The petition, a 919-signature salvo drafted by lawyer Nicolo Bayona Bongolan, landed like a thunderclap amid the holiday hush, demanding an immediate halt to the second phase while calling for a hard look at Phase 1’s environmental green light. “A project is not ‘clean’ if its cost is the destruction of mountains, danger to life, and disregard for the people,” the document thundered, echoing the raw frustration of folks who’ve watched their verdant backyard – Mt. Balimpuyo’s watershed heart – get eyed for industrial sprawl. “If the electricity won’t directly benefit us, why must our mountains be sacrificed?”
The solar saga, spearheaded by Aboitiz Power Corp. through its AP Renewable Energy subsidiary, kicked off with Phase 1’s 221-MW array in Barangay Sta. Rita – a tree-felling behemoth that already has locals grumbling about its toll. Now, Phase 2 promises to pile on with construction slated for Q2 2026 and lights-up by early 2028, but protesters aren’t buying the green halo. “This is corporate land grabbing disguised as clean energy,” Bongolan charged, pointing to over 1,800 hectares in the Zambales range already snapped up or sliced for solar schemes. Geohazards loom large: The area’s landslide lottery, amplified by denuded slopes, could choke rivers with sediment, supercharge erosion, and turn rainy seasons into raging torrents – a nightmare for a city still scarred by Typhoon Carina’s 2024 fury.
Public scoping on November 21 in Sta. Rita only fanned the flames, with Aboitiz reps dodging tough queries on drainage failsafes, heat-radiating panels tweaking the microclimate, and zero guarantees on jobs or juice for Olongapo locals. “They couldn’t even explain how Phase 1 snagged its Environmental Compliance Certificate from DENR and PAMB,” one attendee fumed, questioning the Protected Area Management Board’s nod to reclassify reserve land as “alienable and disposable.”
Vice Mayor Kaye Ann Legaspi, once a Phase 1 backer, has flipped the script with a resounding no to the sequel. “We welcome clean energy – but not at the expense of our people and our safety,” she declared Monday, her stance a rare rift in local leadership.

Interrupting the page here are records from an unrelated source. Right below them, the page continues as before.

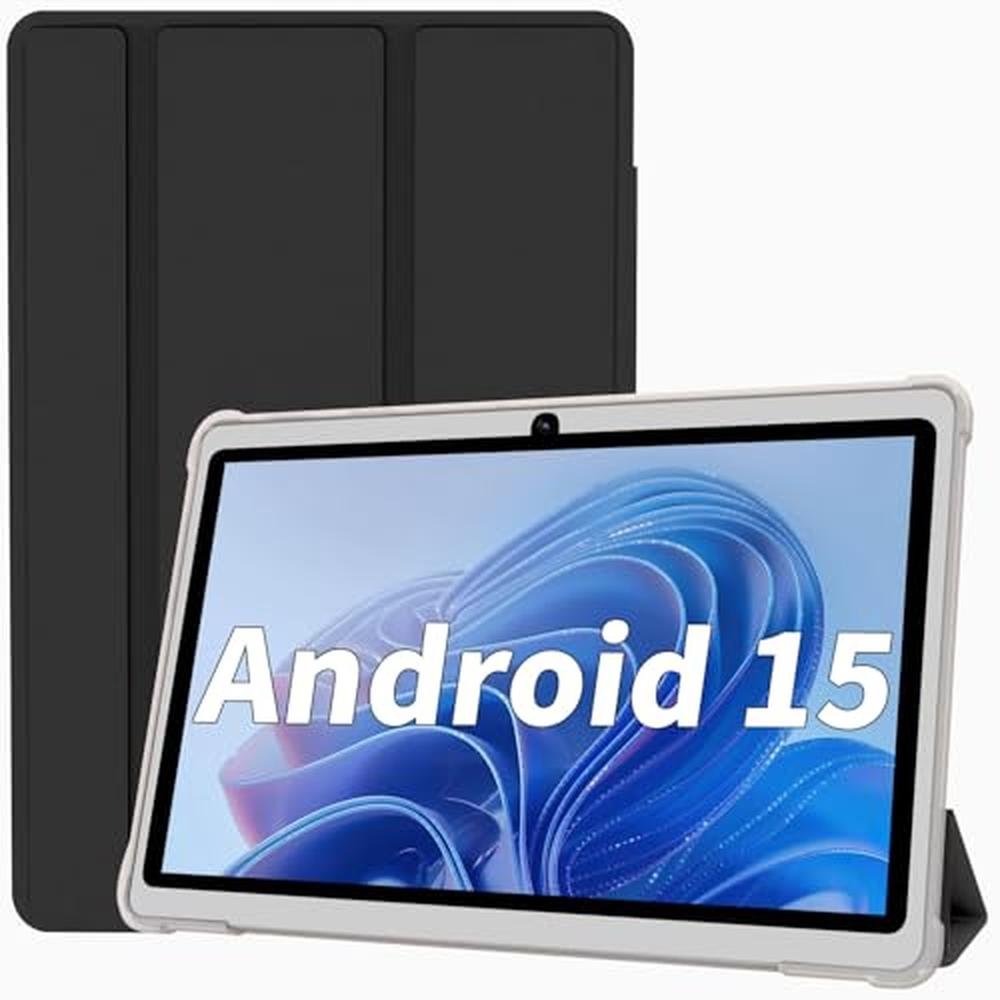 Tablet HNVHNV: Android 15 7-Inch Tablet 9GB RAM 32GB ROM – Front View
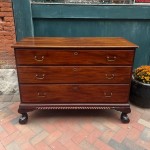 Antique Chest Of Drawers Dresser or Server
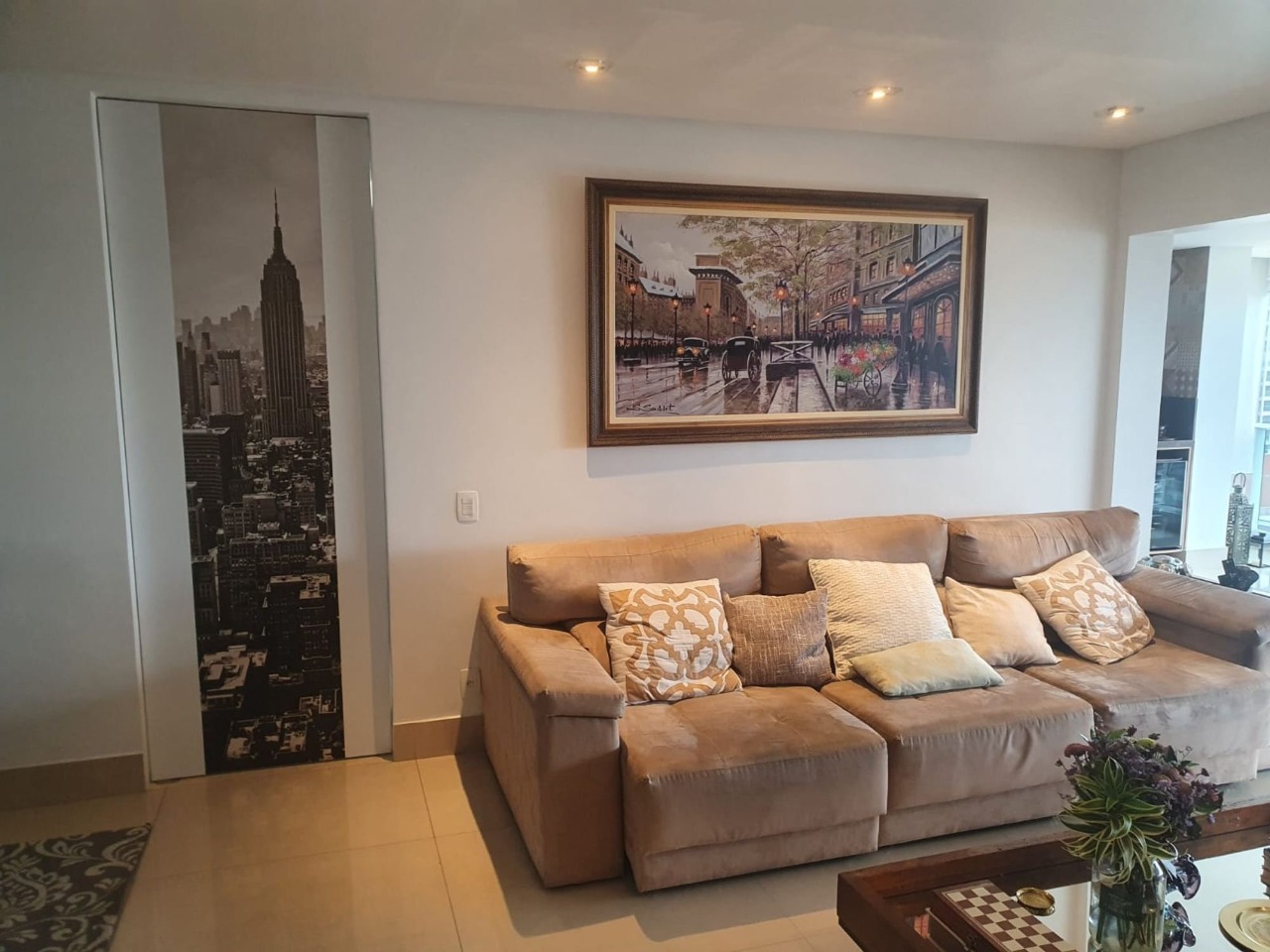 Apartamento à venda com 3 quartos, 138m² - Foto 11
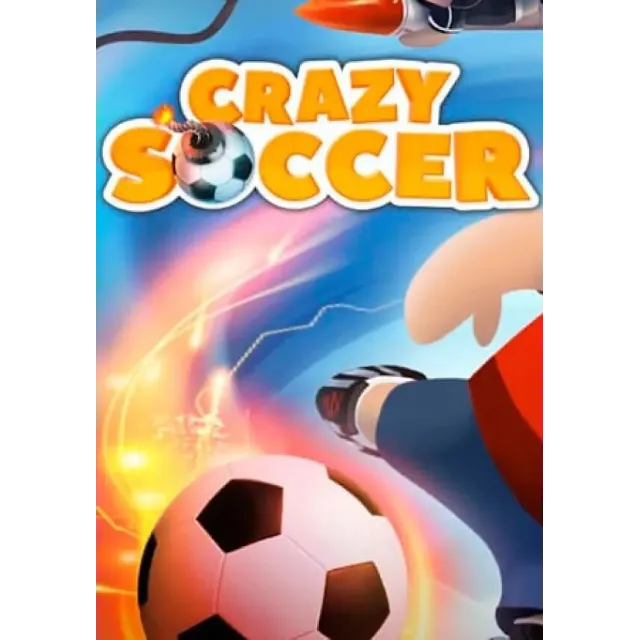Crazy Soccer: Football Stars (Steam/RU+CIS)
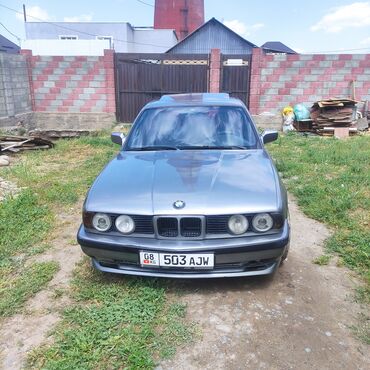 беха машина: BMW 5 series: 1992 г., Седан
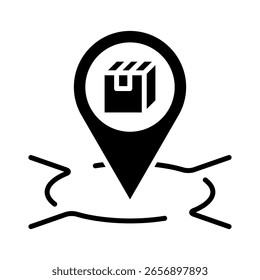 Symbolelement zur Markenpositionierung für Design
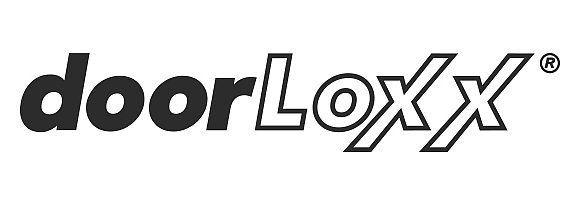 doorLoxx Zutrittskontrolle Training Logo weiß von deister electronic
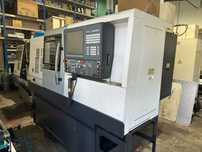 Токарно-Фрейзерний (ЧПУ(Токарный станок) Okuma Genos L3000e Новий!
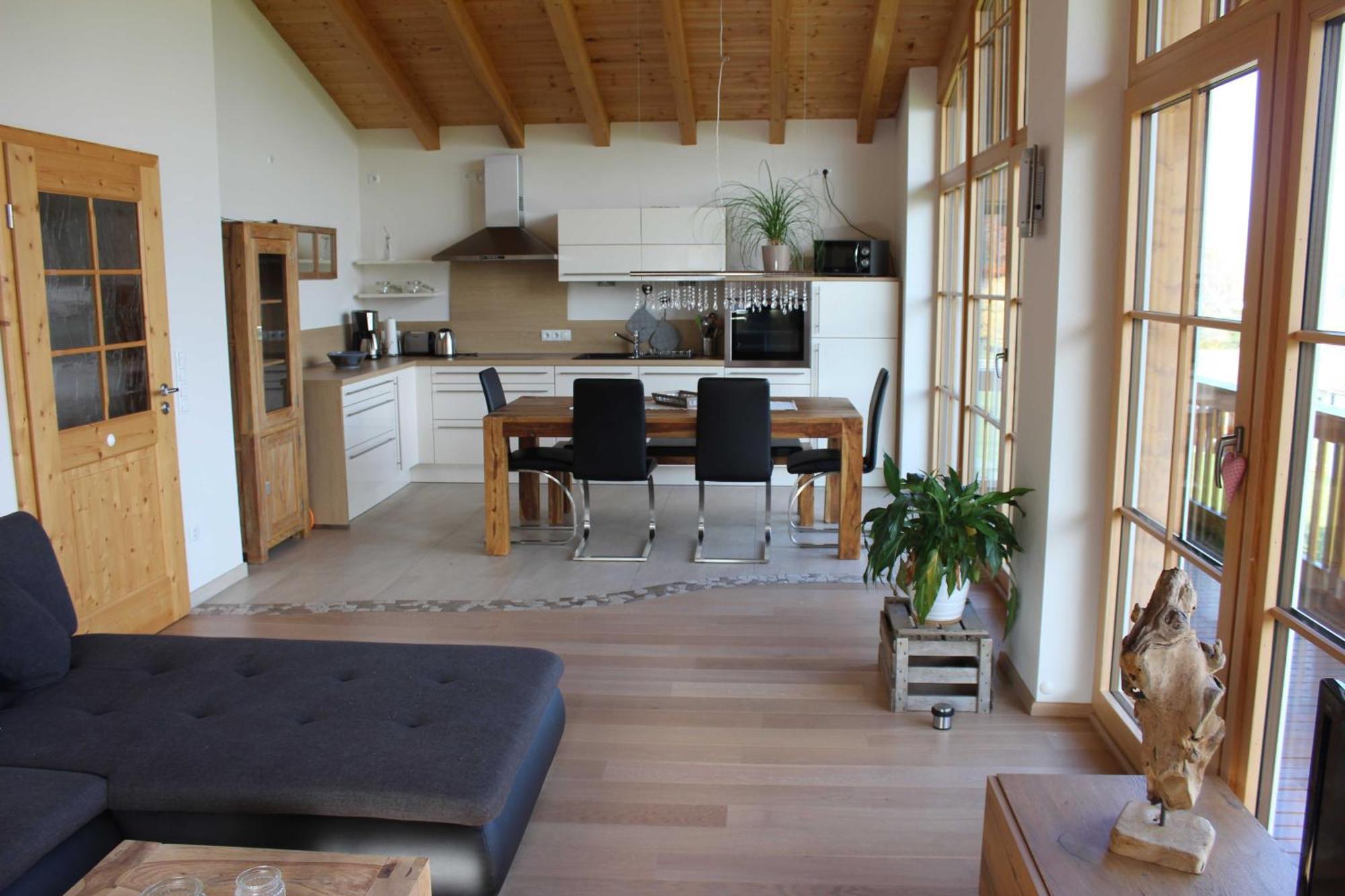Ferienwohnung Panoramablick Marquartstein Εξωτερικό φωτογραφία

Legaspi, prioritizing her “foremost duty” to public welfare, slammed the rollout as “irresponsible and non-transparent,” vowing the council – which hasn’t seen formal Phase 2 docs beyond a scoping heads-up – will keep the door open for dissent. “My vote for Phase 1 was in good faith, based on the information at the time. But Phase 2 is far different,” she added, aligning with residents in a chorus for science-backed, community-rooted renewables over hasty harvests.
Mayor Rolen Paulino Jr. has yet to weigh in, but the petition’s multi-pronged punch targets him, the Sangguniang Panlungsod, and DENR for a full-throated review: Scrap the expansion, probe Phase 1’s ECC, end the range’s “greenwashing” spree, and pivot to policies that put people – not panels – first. As Olongapo’s councilors, several of whom crashed the scoping to log gripes, mull their next move, the air crackles with tension: In a city where mountains mean lifeblood, can solar shine without shading the shadows below?
For these protesters – farmers, fisherfolk, and families tethered to the land – it’s not anti-renewable rage; it’s a raw plea for balance. “We’re not against progress, but this feels like progress at our peril,” one petitioner shared, her eyes on the horizon where panels could eclipse the pines. As the holidays dawn, Olongapo’s fight underscores a national nerve: In the rush for green gold, who gets left in the dark?